**Directions for this task:**
In the text comparing decks and patios, how long can a patio last?

━━ Text passage ━━

Patios can be made from materials like stone, which is extremely durable. They can tolerate much more rain or snow water and also don’t wear easily.

However, concrete patios are prone to cracks and shifting. You can avoid this, however, by laying the concrete slabs over a strong bed of sand or gravel.


Deck installation differs significantly from patio installation because one is typically raised while the other is flush with the ground. With decks, for example, the fact that they are raised and that they typically attach to a house means that there are more architectural and safety considerations to consider. This is why experts generally recommend leaving deck construction to professionals.

Deck Patio
More labor intensive and requires a professional

Easier to install

No major landscaping needed

Extra clearing and leveling of the ground may be needed


Building a deck is a labor-intensive and delicate project best left to professionals. Because it’s above ground, your deck must have a solid, strong foundation that can support the weight of guests and any furniture you place on it. Furthermore, if your deck is attached to your home, you’ll need to take extra precautions to avoid compromising your home’s foundation. That’s why it’s a good idea to hire a deck carpenter or contractor to complete this project.

A deck is the better option if you have a sloping or uneven yard since additional landscaping requirements, like leveling the ground, will be unnecessary or minimal.


Installing a patio is generally easier than a deck since you don’t need to construct a frame or substructure. Plus, unlike decks, patios don’t need to attach to your home or other buildings.

However, since patios lay directly on the ground, their construction might involve extra prep work, including clearing and leveling the ground. This type of structure is, therefore, more suitable for a clear, flat, or reasonably level yard.

Life Span

Since wood is not as durable as other materials like stone, the average lifespan of a natural wooden deck is less than that of a patio. You can extend the lifespan of both types of structures, however, with proper care and maintenance.

Deck Patio

Lifespan of 10 – 15 years for natural wood decking, 50 years for composite decking

Lifespan of up to 100 years


Natural wood decks can last for between 10 and 15 years, while some composite decks can last up to 50 years with proper maintenance.


Patios, especially those made using stone, can last up to 100 years.

Environmental Impact

Between patios and decks, patios are the more sustainable option. Patios are made of more durable materials and therefore don’t need to be replaced as often as decks.

━━━
━━ Entries provided ━━

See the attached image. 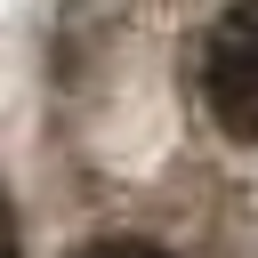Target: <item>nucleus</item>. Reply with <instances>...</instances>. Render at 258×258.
<instances>
[{"label":"nucleus","instance_id":"2","mask_svg":"<svg viewBox=\"0 0 258 258\" xmlns=\"http://www.w3.org/2000/svg\"><path fill=\"white\" fill-rule=\"evenodd\" d=\"M81 258H169V250H153V242H97V250H81Z\"/></svg>","mask_w":258,"mask_h":258},{"label":"nucleus","instance_id":"3","mask_svg":"<svg viewBox=\"0 0 258 258\" xmlns=\"http://www.w3.org/2000/svg\"><path fill=\"white\" fill-rule=\"evenodd\" d=\"M0 258H16V210H8V194H0Z\"/></svg>","mask_w":258,"mask_h":258},{"label":"nucleus","instance_id":"1","mask_svg":"<svg viewBox=\"0 0 258 258\" xmlns=\"http://www.w3.org/2000/svg\"><path fill=\"white\" fill-rule=\"evenodd\" d=\"M202 97H210L218 129L258 145V0H234L210 24V40H202Z\"/></svg>","mask_w":258,"mask_h":258}]
</instances>
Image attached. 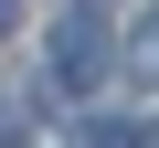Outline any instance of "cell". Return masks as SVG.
<instances>
[{
	"label": "cell",
	"instance_id": "obj_1",
	"mask_svg": "<svg viewBox=\"0 0 159 148\" xmlns=\"http://www.w3.org/2000/svg\"><path fill=\"white\" fill-rule=\"evenodd\" d=\"M53 85H64V95H96V85H106V11L74 0V11L53 21Z\"/></svg>",
	"mask_w": 159,
	"mask_h": 148
},
{
	"label": "cell",
	"instance_id": "obj_2",
	"mask_svg": "<svg viewBox=\"0 0 159 148\" xmlns=\"http://www.w3.org/2000/svg\"><path fill=\"white\" fill-rule=\"evenodd\" d=\"M127 74H148V85H159V11H148V21L127 32Z\"/></svg>",
	"mask_w": 159,
	"mask_h": 148
},
{
	"label": "cell",
	"instance_id": "obj_3",
	"mask_svg": "<svg viewBox=\"0 0 159 148\" xmlns=\"http://www.w3.org/2000/svg\"><path fill=\"white\" fill-rule=\"evenodd\" d=\"M74 148H148V137H138V127H117V116H106V127H85V137H74Z\"/></svg>",
	"mask_w": 159,
	"mask_h": 148
},
{
	"label": "cell",
	"instance_id": "obj_4",
	"mask_svg": "<svg viewBox=\"0 0 159 148\" xmlns=\"http://www.w3.org/2000/svg\"><path fill=\"white\" fill-rule=\"evenodd\" d=\"M11 21H21V0H0V42H11Z\"/></svg>",
	"mask_w": 159,
	"mask_h": 148
},
{
	"label": "cell",
	"instance_id": "obj_5",
	"mask_svg": "<svg viewBox=\"0 0 159 148\" xmlns=\"http://www.w3.org/2000/svg\"><path fill=\"white\" fill-rule=\"evenodd\" d=\"M85 11H106V0H85Z\"/></svg>",
	"mask_w": 159,
	"mask_h": 148
}]
</instances>
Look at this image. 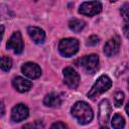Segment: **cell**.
Segmentation results:
<instances>
[{
    "instance_id": "obj_1",
    "label": "cell",
    "mask_w": 129,
    "mask_h": 129,
    "mask_svg": "<svg viewBox=\"0 0 129 129\" xmlns=\"http://www.w3.org/2000/svg\"><path fill=\"white\" fill-rule=\"evenodd\" d=\"M71 112H72L73 117L81 125L89 124L94 118V112H93L91 106L84 101L76 102L74 104V106L72 107Z\"/></svg>"
},
{
    "instance_id": "obj_2",
    "label": "cell",
    "mask_w": 129,
    "mask_h": 129,
    "mask_svg": "<svg viewBox=\"0 0 129 129\" xmlns=\"http://www.w3.org/2000/svg\"><path fill=\"white\" fill-rule=\"evenodd\" d=\"M111 86H112L111 79L107 75H102L97 79V81L95 82V84L93 85L91 90L88 92L87 96L91 100L95 101L100 95H102L105 92H107L111 88Z\"/></svg>"
},
{
    "instance_id": "obj_3",
    "label": "cell",
    "mask_w": 129,
    "mask_h": 129,
    "mask_svg": "<svg viewBox=\"0 0 129 129\" xmlns=\"http://www.w3.org/2000/svg\"><path fill=\"white\" fill-rule=\"evenodd\" d=\"M58 50L66 57L73 56L79 50V40L73 37L62 38L58 43Z\"/></svg>"
},
{
    "instance_id": "obj_4",
    "label": "cell",
    "mask_w": 129,
    "mask_h": 129,
    "mask_svg": "<svg viewBox=\"0 0 129 129\" xmlns=\"http://www.w3.org/2000/svg\"><path fill=\"white\" fill-rule=\"evenodd\" d=\"M76 63L79 67H83L87 73L94 74L98 70V67H99V56L95 53L85 55V56L77 59Z\"/></svg>"
},
{
    "instance_id": "obj_5",
    "label": "cell",
    "mask_w": 129,
    "mask_h": 129,
    "mask_svg": "<svg viewBox=\"0 0 129 129\" xmlns=\"http://www.w3.org/2000/svg\"><path fill=\"white\" fill-rule=\"evenodd\" d=\"M102 11V4L99 1H89V2H83L80 5L79 13L85 16L92 17L94 15L99 14Z\"/></svg>"
},
{
    "instance_id": "obj_6",
    "label": "cell",
    "mask_w": 129,
    "mask_h": 129,
    "mask_svg": "<svg viewBox=\"0 0 129 129\" xmlns=\"http://www.w3.org/2000/svg\"><path fill=\"white\" fill-rule=\"evenodd\" d=\"M63 74V83L70 88V89H76L81 81L80 75L74 70L72 67H67L62 71Z\"/></svg>"
},
{
    "instance_id": "obj_7",
    "label": "cell",
    "mask_w": 129,
    "mask_h": 129,
    "mask_svg": "<svg viewBox=\"0 0 129 129\" xmlns=\"http://www.w3.org/2000/svg\"><path fill=\"white\" fill-rule=\"evenodd\" d=\"M6 46H7V48L12 49L14 51V53L20 54L23 51V48H24V43H23V39H22L21 33L19 31L13 32V34L8 39Z\"/></svg>"
},
{
    "instance_id": "obj_8",
    "label": "cell",
    "mask_w": 129,
    "mask_h": 129,
    "mask_svg": "<svg viewBox=\"0 0 129 129\" xmlns=\"http://www.w3.org/2000/svg\"><path fill=\"white\" fill-rule=\"evenodd\" d=\"M29 115V110L25 104H17L11 110V120L13 122H21L25 120Z\"/></svg>"
},
{
    "instance_id": "obj_9",
    "label": "cell",
    "mask_w": 129,
    "mask_h": 129,
    "mask_svg": "<svg viewBox=\"0 0 129 129\" xmlns=\"http://www.w3.org/2000/svg\"><path fill=\"white\" fill-rule=\"evenodd\" d=\"M112 113V107L109 100L104 99L99 104V121L101 125H106Z\"/></svg>"
},
{
    "instance_id": "obj_10",
    "label": "cell",
    "mask_w": 129,
    "mask_h": 129,
    "mask_svg": "<svg viewBox=\"0 0 129 129\" xmlns=\"http://www.w3.org/2000/svg\"><path fill=\"white\" fill-rule=\"evenodd\" d=\"M21 72L24 76H26L29 79H37L41 75V69L40 67L35 62H25L21 67Z\"/></svg>"
},
{
    "instance_id": "obj_11",
    "label": "cell",
    "mask_w": 129,
    "mask_h": 129,
    "mask_svg": "<svg viewBox=\"0 0 129 129\" xmlns=\"http://www.w3.org/2000/svg\"><path fill=\"white\" fill-rule=\"evenodd\" d=\"M120 45H121L120 37L118 35H115L105 43V45H104V53L107 56H113V55L118 53V51L120 49Z\"/></svg>"
},
{
    "instance_id": "obj_12",
    "label": "cell",
    "mask_w": 129,
    "mask_h": 129,
    "mask_svg": "<svg viewBox=\"0 0 129 129\" xmlns=\"http://www.w3.org/2000/svg\"><path fill=\"white\" fill-rule=\"evenodd\" d=\"M27 32H28V35L30 36V38L36 44H41L44 42L45 32L41 28L36 27V26H29L27 28Z\"/></svg>"
},
{
    "instance_id": "obj_13",
    "label": "cell",
    "mask_w": 129,
    "mask_h": 129,
    "mask_svg": "<svg viewBox=\"0 0 129 129\" xmlns=\"http://www.w3.org/2000/svg\"><path fill=\"white\" fill-rule=\"evenodd\" d=\"M12 85L15 88V90L20 93L28 92L32 87V83L22 77H15L12 80Z\"/></svg>"
},
{
    "instance_id": "obj_14",
    "label": "cell",
    "mask_w": 129,
    "mask_h": 129,
    "mask_svg": "<svg viewBox=\"0 0 129 129\" xmlns=\"http://www.w3.org/2000/svg\"><path fill=\"white\" fill-rule=\"evenodd\" d=\"M43 103L45 106L47 107H59L60 104H61V100H60V97L55 94V93H49L47 94L44 99H43Z\"/></svg>"
},
{
    "instance_id": "obj_15",
    "label": "cell",
    "mask_w": 129,
    "mask_h": 129,
    "mask_svg": "<svg viewBox=\"0 0 129 129\" xmlns=\"http://www.w3.org/2000/svg\"><path fill=\"white\" fill-rule=\"evenodd\" d=\"M86 26L85 21L81 20V19H77V18H73L72 20H70L69 22V27L71 30H73L74 32H80L82 31Z\"/></svg>"
},
{
    "instance_id": "obj_16",
    "label": "cell",
    "mask_w": 129,
    "mask_h": 129,
    "mask_svg": "<svg viewBox=\"0 0 129 129\" xmlns=\"http://www.w3.org/2000/svg\"><path fill=\"white\" fill-rule=\"evenodd\" d=\"M111 125L114 129H123L125 126V119L120 114H115L112 118Z\"/></svg>"
},
{
    "instance_id": "obj_17",
    "label": "cell",
    "mask_w": 129,
    "mask_h": 129,
    "mask_svg": "<svg viewBox=\"0 0 129 129\" xmlns=\"http://www.w3.org/2000/svg\"><path fill=\"white\" fill-rule=\"evenodd\" d=\"M1 70L4 71V72H8L11 67H12V59L9 57V56H6V55H3L1 57Z\"/></svg>"
},
{
    "instance_id": "obj_18",
    "label": "cell",
    "mask_w": 129,
    "mask_h": 129,
    "mask_svg": "<svg viewBox=\"0 0 129 129\" xmlns=\"http://www.w3.org/2000/svg\"><path fill=\"white\" fill-rule=\"evenodd\" d=\"M124 102V93L122 91H117L114 94V105L116 107H120Z\"/></svg>"
},
{
    "instance_id": "obj_19",
    "label": "cell",
    "mask_w": 129,
    "mask_h": 129,
    "mask_svg": "<svg viewBox=\"0 0 129 129\" xmlns=\"http://www.w3.org/2000/svg\"><path fill=\"white\" fill-rule=\"evenodd\" d=\"M120 13L121 16L123 17V19L127 22H129V3H125L122 5L121 9H120Z\"/></svg>"
},
{
    "instance_id": "obj_20",
    "label": "cell",
    "mask_w": 129,
    "mask_h": 129,
    "mask_svg": "<svg viewBox=\"0 0 129 129\" xmlns=\"http://www.w3.org/2000/svg\"><path fill=\"white\" fill-rule=\"evenodd\" d=\"M99 40H100V38H99V36H97V35H91L88 39H87V41H86V45L87 46H94V45H96V44H98L99 43Z\"/></svg>"
},
{
    "instance_id": "obj_21",
    "label": "cell",
    "mask_w": 129,
    "mask_h": 129,
    "mask_svg": "<svg viewBox=\"0 0 129 129\" xmlns=\"http://www.w3.org/2000/svg\"><path fill=\"white\" fill-rule=\"evenodd\" d=\"M50 129H69L68 125L62 123V122H55L51 125Z\"/></svg>"
},
{
    "instance_id": "obj_22",
    "label": "cell",
    "mask_w": 129,
    "mask_h": 129,
    "mask_svg": "<svg viewBox=\"0 0 129 129\" xmlns=\"http://www.w3.org/2000/svg\"><path fill=\"white\" fill-rule=\"evenodd\" d=\"M123 33H124V35H125L127 38H129V22H127V23L123 26Z\"/></svg>"
},
{
    "instance_id": "obj_23",
    "label": "cell",
    "mask_w": 129,
    "mask_h": 129,
    "mask_svg": "<svg viewBox=\"0 0 129 129\" xmlns=\"http://www.w3.org/2000/svg\"><path fill=\"white\" fill-rule=\"evenodd\" d=\"M21 129H35V127H34V125L31 124V123H27V124H25Z\"/></svg>"
},
{
    "instance_id": "obj_24",
    "label": "cell",
    "mask_w": 129,
    "mask_h": 129,
    "mask_svg": "<svg viewBox=\"0 0 129 129\" xmlns=\"http://www.w3.org/2000/svg\"><path fill=\"white\" fill-rule=\"evenodd\" d=\"M125 110H126V113H127V115L129 116V102L127 103V105H126V107H125Z\"/></svg>"
},
{
    "instance_id": "obj_25",
    "label": "cell",
    "mask_w": 129,
    "mask_h": 129,
    "mask_svg": "<svg viewBox=\"0 0 129 129\" xmlns=\"http://www.w3.org/2000/svg\"><path fill=\"white\" fill-rule=\"evenodd\" d=\"M1 107H2V113H1V115L3 116V115H4V105H3V103H2V105H1Z\"/></svg>"
},
{
    "instance_id": "obj_26",
    "label": "cell",
    "mask_w": 129,
    "mask_h": 129,
    "mask_svg": "<svg viewBox=\"0 0 129 129\" xmlns=\"http://www.w3.org/2000/svg\"><path fill=\"white\" fill-rule=\"evenodd\" d=\"M100 129H109V128H107V127H105V126H103V127H101Z\"/></svg>"
}]
</instances>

━━━

**Response to this exercise:**
Up to 100 years.